Preliminarily, see the Homework Policy -- I'm guessing from milestone-4.Rmd that this might be such.

Second, a reprex with data is really, really. Helpful. It's only by good luck that I found DEC_10_SF1_PCT7_with_ann.csv. And library(janitor) is needed to access clean_names. Not to mention dplyr to give you %>%

OK, enough preaching.

Your problem will be more tractable if you focus on the three variables needed to calculate population density by county

identifier for county
its area (or total population if you mean percentage of population classified as Korean)
the Korean population

99%+ plus of your population_korea data frame isn't needed for that. It has data for all population categories, a huge range of demographic characteristics, other than population, and the long/lat isn't needed unless you plan to do mapping.

population_korea$GEO.display.label contains county and state names. There's your identifier.

One of the HDxx-Sxxx contains total population by county/state and one contains the Korean population by county/state.

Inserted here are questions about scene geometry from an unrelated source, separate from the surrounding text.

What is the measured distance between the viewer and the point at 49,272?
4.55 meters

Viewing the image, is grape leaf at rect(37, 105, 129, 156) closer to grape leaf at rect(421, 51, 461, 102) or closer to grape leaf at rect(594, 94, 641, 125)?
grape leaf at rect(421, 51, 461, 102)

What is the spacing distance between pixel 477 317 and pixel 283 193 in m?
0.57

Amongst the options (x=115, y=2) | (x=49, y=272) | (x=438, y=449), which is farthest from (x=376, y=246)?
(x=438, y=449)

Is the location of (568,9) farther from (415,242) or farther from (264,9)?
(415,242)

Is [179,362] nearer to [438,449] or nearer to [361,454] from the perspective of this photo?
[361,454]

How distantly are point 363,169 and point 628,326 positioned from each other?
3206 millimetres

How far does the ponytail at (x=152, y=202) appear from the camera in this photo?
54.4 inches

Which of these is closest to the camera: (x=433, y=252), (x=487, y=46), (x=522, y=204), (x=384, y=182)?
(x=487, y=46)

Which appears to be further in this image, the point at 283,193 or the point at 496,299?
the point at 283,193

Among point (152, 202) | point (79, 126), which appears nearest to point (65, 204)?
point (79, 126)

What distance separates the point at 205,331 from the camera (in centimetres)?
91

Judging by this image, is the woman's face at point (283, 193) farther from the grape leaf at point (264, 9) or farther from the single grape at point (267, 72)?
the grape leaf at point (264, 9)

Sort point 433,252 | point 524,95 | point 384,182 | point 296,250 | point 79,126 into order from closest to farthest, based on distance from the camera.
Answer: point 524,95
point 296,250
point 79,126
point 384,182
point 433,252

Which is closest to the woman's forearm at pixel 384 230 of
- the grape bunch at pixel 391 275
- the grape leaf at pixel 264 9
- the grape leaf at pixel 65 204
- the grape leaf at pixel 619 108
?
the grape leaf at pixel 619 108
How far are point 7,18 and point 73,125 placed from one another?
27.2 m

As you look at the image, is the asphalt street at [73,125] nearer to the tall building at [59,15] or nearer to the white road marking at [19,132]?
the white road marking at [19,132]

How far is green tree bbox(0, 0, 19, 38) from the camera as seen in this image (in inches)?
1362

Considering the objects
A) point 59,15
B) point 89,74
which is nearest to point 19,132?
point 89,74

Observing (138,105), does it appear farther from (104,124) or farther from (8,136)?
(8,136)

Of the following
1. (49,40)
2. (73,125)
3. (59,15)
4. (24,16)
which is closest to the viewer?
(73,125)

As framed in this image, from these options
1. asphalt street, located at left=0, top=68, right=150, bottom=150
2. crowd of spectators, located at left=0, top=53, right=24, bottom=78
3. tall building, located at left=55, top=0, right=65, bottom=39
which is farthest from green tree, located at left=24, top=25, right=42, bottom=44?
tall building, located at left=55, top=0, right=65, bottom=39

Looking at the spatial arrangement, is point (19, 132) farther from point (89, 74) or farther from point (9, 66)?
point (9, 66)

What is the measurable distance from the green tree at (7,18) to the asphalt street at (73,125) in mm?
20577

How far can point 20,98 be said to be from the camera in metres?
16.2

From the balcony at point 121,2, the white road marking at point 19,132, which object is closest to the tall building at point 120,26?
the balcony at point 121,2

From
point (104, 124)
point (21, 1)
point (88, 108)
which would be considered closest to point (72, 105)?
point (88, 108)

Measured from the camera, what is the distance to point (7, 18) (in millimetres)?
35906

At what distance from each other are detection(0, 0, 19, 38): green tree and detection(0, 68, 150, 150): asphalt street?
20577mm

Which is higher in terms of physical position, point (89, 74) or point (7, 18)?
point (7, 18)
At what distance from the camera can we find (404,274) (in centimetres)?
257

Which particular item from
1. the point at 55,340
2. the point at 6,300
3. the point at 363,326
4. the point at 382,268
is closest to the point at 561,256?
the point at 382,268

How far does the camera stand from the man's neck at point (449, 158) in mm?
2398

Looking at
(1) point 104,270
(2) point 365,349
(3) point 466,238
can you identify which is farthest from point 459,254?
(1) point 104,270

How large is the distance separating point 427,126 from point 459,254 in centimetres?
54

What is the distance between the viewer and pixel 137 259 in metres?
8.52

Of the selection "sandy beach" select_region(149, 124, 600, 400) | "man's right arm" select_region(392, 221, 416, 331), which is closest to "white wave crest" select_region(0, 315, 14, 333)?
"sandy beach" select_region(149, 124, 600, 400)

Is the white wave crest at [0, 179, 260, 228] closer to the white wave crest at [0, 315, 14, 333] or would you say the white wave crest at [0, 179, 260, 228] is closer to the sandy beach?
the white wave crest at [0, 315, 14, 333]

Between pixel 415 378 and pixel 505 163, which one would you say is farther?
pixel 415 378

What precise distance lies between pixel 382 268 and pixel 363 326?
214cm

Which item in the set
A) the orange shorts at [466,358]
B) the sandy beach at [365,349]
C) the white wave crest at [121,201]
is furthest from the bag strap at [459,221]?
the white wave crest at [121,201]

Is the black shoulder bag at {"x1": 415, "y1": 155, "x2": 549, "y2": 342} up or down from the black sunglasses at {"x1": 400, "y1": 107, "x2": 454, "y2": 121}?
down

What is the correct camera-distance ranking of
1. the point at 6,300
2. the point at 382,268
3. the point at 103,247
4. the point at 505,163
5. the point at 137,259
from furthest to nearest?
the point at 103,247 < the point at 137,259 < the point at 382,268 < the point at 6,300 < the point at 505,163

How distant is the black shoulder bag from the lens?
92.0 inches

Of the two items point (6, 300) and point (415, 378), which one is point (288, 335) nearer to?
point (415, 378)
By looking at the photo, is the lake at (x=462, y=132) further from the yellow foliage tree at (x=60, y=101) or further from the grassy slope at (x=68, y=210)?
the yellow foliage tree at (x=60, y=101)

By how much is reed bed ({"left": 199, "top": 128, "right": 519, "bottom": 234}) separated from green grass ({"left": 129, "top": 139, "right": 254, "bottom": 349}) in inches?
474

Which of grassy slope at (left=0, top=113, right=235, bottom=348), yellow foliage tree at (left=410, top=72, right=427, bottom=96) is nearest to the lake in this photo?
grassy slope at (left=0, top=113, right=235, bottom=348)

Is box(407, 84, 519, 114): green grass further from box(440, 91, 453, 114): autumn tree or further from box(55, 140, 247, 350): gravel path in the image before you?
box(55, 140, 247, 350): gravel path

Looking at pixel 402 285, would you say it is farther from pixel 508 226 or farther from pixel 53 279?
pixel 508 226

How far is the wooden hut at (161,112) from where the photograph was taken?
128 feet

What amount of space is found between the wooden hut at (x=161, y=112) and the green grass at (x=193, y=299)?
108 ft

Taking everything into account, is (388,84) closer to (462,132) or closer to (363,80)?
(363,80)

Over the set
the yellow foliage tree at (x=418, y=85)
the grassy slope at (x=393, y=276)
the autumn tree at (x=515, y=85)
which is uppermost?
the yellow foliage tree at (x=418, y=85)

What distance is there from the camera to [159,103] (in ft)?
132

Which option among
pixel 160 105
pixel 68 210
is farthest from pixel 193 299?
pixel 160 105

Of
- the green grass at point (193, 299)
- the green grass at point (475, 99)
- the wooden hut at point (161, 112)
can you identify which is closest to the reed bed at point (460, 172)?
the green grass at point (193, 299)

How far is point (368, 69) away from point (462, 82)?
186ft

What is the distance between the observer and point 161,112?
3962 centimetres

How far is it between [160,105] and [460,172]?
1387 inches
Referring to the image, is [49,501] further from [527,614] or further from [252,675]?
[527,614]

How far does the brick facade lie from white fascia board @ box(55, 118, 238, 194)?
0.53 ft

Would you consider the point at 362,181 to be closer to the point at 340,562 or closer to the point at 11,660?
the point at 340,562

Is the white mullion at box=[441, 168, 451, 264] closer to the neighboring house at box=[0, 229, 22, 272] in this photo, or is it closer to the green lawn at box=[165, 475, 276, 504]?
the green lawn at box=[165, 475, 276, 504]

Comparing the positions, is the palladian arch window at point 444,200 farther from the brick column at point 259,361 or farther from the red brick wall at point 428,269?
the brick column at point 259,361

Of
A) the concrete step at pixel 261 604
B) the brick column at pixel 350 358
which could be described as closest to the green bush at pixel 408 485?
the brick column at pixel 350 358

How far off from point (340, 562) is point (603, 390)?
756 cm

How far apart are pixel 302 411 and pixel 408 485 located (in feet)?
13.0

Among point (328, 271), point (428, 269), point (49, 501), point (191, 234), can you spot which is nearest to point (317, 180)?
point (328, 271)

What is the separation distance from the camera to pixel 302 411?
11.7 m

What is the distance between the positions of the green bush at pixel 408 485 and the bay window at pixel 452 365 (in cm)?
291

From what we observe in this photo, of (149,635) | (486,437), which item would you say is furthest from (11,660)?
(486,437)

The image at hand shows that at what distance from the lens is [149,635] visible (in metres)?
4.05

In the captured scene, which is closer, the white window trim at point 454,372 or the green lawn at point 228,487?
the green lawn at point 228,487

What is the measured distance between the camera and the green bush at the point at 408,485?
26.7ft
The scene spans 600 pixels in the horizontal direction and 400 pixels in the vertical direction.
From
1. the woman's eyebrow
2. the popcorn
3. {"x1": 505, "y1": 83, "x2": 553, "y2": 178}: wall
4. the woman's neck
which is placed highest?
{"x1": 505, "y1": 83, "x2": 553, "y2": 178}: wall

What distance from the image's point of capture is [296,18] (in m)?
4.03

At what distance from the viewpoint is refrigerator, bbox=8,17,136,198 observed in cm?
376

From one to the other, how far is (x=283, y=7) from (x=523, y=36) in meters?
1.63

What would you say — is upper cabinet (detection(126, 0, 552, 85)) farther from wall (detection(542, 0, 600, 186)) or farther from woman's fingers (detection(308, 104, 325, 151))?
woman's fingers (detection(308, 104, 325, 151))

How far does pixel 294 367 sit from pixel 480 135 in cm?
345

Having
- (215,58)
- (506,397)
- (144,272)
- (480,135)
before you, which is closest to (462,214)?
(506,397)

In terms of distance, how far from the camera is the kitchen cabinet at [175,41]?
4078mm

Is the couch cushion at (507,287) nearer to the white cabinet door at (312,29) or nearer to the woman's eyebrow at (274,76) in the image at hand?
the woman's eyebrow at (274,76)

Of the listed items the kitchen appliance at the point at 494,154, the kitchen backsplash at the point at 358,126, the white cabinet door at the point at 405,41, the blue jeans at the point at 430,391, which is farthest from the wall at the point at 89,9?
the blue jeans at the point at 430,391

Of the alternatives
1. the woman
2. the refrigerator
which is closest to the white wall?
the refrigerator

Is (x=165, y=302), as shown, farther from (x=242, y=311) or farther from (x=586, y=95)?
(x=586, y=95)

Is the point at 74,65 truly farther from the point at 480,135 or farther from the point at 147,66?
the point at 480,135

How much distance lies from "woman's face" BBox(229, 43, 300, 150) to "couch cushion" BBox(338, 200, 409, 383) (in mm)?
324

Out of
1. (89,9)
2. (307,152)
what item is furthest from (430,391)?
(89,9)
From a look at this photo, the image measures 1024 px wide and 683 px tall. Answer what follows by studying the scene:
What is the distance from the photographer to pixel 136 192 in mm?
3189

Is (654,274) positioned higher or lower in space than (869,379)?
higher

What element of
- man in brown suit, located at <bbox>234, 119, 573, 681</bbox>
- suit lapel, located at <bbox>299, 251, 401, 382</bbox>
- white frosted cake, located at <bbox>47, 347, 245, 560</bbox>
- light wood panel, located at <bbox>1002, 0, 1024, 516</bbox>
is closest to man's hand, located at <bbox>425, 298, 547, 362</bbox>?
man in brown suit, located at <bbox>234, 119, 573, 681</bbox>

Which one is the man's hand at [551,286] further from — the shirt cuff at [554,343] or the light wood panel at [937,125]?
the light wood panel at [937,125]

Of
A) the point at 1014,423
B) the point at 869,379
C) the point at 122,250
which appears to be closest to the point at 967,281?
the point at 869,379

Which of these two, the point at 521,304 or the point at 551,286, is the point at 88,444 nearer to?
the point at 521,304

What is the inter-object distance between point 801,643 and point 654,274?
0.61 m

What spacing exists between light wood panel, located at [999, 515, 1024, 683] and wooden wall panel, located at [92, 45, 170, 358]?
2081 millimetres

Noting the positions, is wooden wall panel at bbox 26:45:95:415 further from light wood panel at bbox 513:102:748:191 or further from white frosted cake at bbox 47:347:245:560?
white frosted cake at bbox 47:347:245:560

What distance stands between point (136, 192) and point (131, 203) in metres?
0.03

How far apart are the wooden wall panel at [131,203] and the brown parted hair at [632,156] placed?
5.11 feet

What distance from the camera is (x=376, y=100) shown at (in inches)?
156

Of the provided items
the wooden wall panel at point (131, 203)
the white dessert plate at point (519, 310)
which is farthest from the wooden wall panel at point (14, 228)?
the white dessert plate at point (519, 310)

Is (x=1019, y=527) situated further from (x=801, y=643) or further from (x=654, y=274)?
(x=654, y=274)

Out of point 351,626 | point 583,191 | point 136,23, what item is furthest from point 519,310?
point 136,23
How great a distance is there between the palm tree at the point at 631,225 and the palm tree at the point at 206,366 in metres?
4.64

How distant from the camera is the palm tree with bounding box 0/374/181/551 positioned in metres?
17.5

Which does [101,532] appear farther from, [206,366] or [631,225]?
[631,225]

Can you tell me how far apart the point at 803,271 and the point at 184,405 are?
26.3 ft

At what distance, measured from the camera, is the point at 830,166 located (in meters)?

To figure out which, you'll need to do some digging. See the asc and tidycensus for resources to track those down.

Once you have those,

my_reduced_df <- population_korea %>% select(GEO.display.label, HDxx-Sxxx, HDyy-Syy)

If you do need mapping, the simplest way is an sf data frame with FIPS codes for county/states. You'll need to go back and line up your county/states in population_korea and then do an inner_join.